In 2017, at Doklam, near the same Bhutan tri-junction, the troops of India and China were engaged in a 73-day stand-off, triggering fears of a war between the two nuclear-armed neighbours.

Prime Minister Narendra Modi and Chinese President Xi Jinping held their first informal summit in April 2018 in the Chinese city of Wuhan, months after the Doklam standoff. In the summit, the two leaders decided to issue “strategic guidance” to their militaries to strengthen communications so that they can build trust and understanding.

Modi and Xi held their second informal summit in Mamallapuram near Chennai in October last year with a focus on further broadening bilateral ties.

Will tensions defuse?

In the midst of the escalating tension, Army Chief Gen M.M. Naravane paid a quiet visit to the headquarters of 14 Corps in Leh on Friday and reviewed with the top commanders the overall security scenario in the region.

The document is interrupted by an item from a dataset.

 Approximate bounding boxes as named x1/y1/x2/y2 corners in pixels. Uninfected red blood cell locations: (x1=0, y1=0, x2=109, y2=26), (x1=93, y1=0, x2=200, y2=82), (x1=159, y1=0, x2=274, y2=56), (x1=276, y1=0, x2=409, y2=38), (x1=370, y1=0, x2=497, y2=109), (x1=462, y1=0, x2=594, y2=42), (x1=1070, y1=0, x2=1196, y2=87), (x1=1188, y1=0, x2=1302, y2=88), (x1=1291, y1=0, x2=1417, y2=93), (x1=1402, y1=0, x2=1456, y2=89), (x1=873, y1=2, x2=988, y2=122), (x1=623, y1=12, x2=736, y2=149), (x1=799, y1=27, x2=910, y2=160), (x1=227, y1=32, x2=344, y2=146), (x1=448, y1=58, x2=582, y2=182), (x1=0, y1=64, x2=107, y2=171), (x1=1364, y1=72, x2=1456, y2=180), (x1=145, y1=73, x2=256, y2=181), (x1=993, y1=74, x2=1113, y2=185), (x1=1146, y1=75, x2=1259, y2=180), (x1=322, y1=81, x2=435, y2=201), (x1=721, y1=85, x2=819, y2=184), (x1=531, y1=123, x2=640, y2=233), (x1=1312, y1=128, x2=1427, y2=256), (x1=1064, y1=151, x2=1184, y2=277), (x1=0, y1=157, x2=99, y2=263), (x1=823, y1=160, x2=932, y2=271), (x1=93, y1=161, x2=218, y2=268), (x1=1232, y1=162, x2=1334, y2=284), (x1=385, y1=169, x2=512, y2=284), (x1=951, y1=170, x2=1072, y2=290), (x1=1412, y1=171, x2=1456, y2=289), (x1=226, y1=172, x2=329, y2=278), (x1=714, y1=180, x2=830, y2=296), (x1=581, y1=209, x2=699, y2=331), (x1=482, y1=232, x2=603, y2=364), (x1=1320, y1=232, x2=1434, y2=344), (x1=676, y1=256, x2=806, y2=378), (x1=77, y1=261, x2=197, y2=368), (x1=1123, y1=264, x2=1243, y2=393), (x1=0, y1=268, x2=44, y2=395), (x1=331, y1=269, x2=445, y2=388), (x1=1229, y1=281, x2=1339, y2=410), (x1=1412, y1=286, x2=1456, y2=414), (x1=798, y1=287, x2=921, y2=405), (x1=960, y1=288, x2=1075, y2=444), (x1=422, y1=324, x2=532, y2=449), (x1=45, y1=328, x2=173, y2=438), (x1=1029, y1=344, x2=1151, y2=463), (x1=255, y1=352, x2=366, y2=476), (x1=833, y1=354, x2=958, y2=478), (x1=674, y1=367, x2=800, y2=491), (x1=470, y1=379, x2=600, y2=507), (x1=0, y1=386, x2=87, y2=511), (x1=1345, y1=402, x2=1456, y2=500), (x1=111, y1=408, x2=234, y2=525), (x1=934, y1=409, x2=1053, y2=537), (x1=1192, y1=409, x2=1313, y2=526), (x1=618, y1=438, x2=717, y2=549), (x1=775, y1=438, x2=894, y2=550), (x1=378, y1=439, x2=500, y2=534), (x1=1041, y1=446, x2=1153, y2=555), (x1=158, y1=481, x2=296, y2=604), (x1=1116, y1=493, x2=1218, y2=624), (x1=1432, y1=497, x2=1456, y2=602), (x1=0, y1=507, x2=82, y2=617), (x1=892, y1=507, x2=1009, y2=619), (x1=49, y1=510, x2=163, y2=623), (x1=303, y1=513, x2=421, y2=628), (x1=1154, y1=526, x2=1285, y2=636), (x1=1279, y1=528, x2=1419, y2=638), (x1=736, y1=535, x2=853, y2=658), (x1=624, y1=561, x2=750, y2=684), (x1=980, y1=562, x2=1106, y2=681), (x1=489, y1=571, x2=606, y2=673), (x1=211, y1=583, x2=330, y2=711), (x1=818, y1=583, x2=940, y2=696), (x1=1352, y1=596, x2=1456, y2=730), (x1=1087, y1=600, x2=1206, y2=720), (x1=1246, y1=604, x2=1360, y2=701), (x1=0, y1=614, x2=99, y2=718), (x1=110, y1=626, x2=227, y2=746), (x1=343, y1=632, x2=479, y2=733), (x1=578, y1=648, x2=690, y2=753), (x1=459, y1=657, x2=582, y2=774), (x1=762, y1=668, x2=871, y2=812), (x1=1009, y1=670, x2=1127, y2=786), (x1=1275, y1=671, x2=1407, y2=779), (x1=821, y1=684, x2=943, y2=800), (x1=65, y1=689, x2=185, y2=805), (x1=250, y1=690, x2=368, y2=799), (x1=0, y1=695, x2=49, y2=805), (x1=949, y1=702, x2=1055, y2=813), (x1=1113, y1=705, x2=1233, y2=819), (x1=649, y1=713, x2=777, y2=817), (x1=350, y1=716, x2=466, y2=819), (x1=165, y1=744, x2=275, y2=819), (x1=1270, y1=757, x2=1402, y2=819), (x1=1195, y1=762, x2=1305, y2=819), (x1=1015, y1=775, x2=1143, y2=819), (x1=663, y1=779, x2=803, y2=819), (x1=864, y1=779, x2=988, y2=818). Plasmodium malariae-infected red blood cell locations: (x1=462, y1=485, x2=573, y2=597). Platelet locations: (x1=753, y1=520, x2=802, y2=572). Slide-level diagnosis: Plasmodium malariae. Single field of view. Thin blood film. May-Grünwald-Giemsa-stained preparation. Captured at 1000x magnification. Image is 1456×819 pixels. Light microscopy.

In the last one week, local commanders of both the sides held at least five meetings during which the Indian side took strong note of the People’s Liberation Army (PLA) erecting a large numbers of tents in areas in Galwan Valley which India felt belonged to its side of the LAC.

India said the Chinese military was hindering normal patrolling by its troops and asserted that India has always taken a very responsible approach towards border management. At a media briefing, External Affairs Ministry Spokesperson Anurag Srivastava also strongly refuted China’s contention that the tension was triggered due to trespassing by Indian forces on the Chinese side.

For the past four decades, India and China have policed the border without firing a single bullet. There are hopes that the tension will defuse without further escalations.